Although she knew her marriage was troubled, Kitty sometimes chose to avoid that reality with pills and alcohol. She even spoke of suicide on occasion.
Part of the problem may have been Jose’s infidelity. Three years earlier, during business dealings in Los Angeles, he had crossed paths with an attractive executive in the entertainment industry, a woman who can be identified here only as Randy. Their first meeting, lunch at a cozy French restaurant in Hollywood, lasted four hours.
As a newcomer to show business, Jose needed a source with expertise. He was known for doing his homework, always cultivating experts in any new business he entered. The pair would spend hours on the phone, Jose soaking up everything he could about the industry.
Within months, the friendship had blossomed into a passionate romance. Since they worked in the same business and attended the same dinners and conventions, it was easy to arrange assignations. Jose could play committed husband and family man on the East Coast, while he and Randy enjoyed secret holidays all over the world. Randy remembers one European trip fondly, since they could walk the streets holding hands, without fear of bumping into someone they knew.
Jose was “intense and focused,” says Randy. “He would set a goal and then do whatever it took to achieve it. People either loved him or hated him.”
Kitty loomed only as a minor inconvenience in Randy’s mind. She assumed that his marriage was over, that he had outgrown the woman he had married when he was 19. But Lyle and Erik were another issue. There were too many occasions, complains Randy, when Jose felt compelled to shorten their intricately organized trysts, or he canceled at the last moment, because he had to see the boys or attend one of their tennis matches.

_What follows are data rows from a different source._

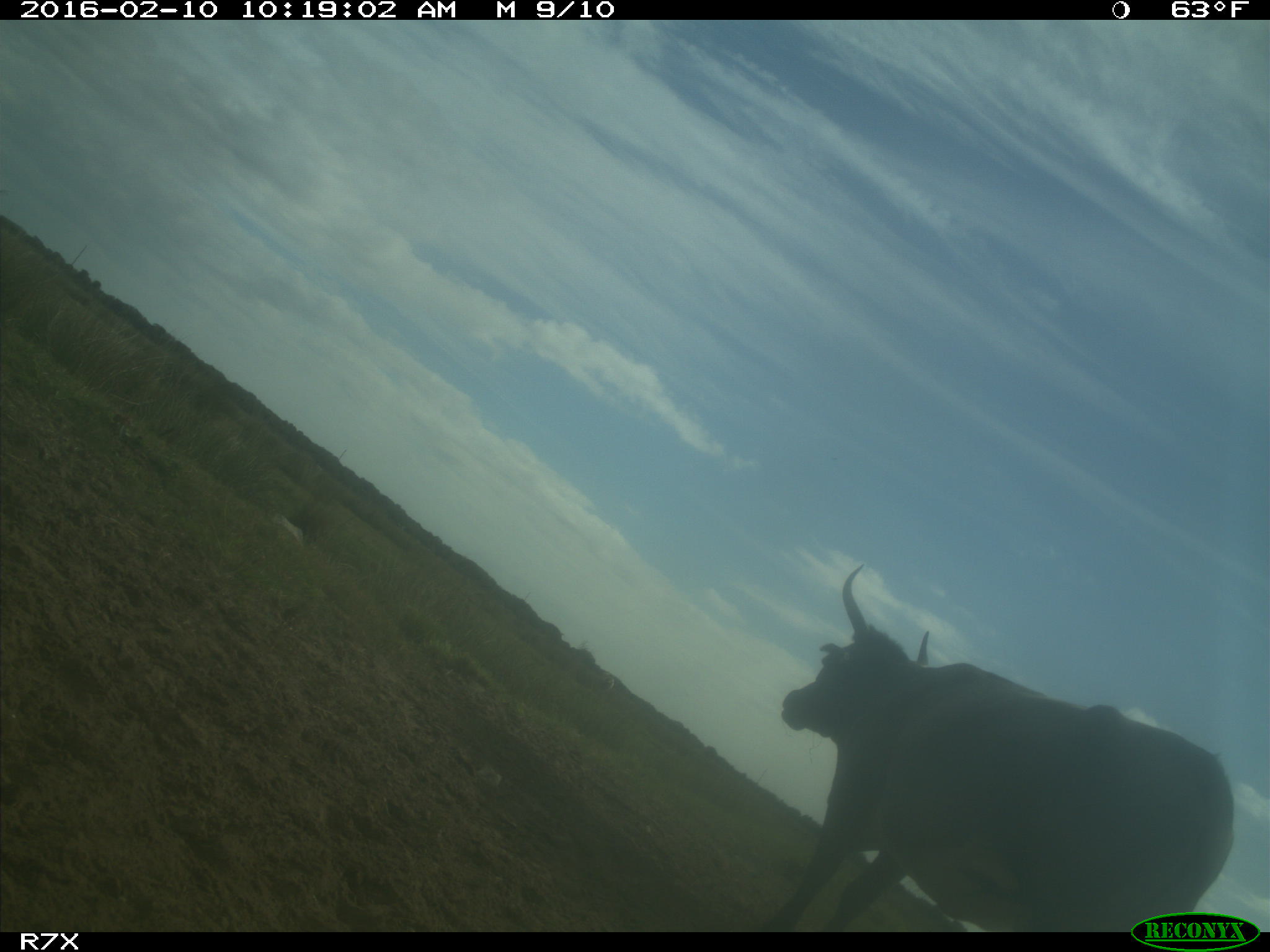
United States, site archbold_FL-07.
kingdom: Animalia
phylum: Chordata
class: Mammalia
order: Artiodactyla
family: Bovidae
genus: Bos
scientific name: Bos taurus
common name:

Although the affair continued after the move to California, Randy says she broke off the romance about a year before Jose’s death. “He would isolate everything in his life into little boxes. There was a box for me, a box for Kitty, a box for the boys and a box for work,” she says. “He always wanted to control me like he controlled everyone else in his life. We had a big fight about it and it was the last time we talked.”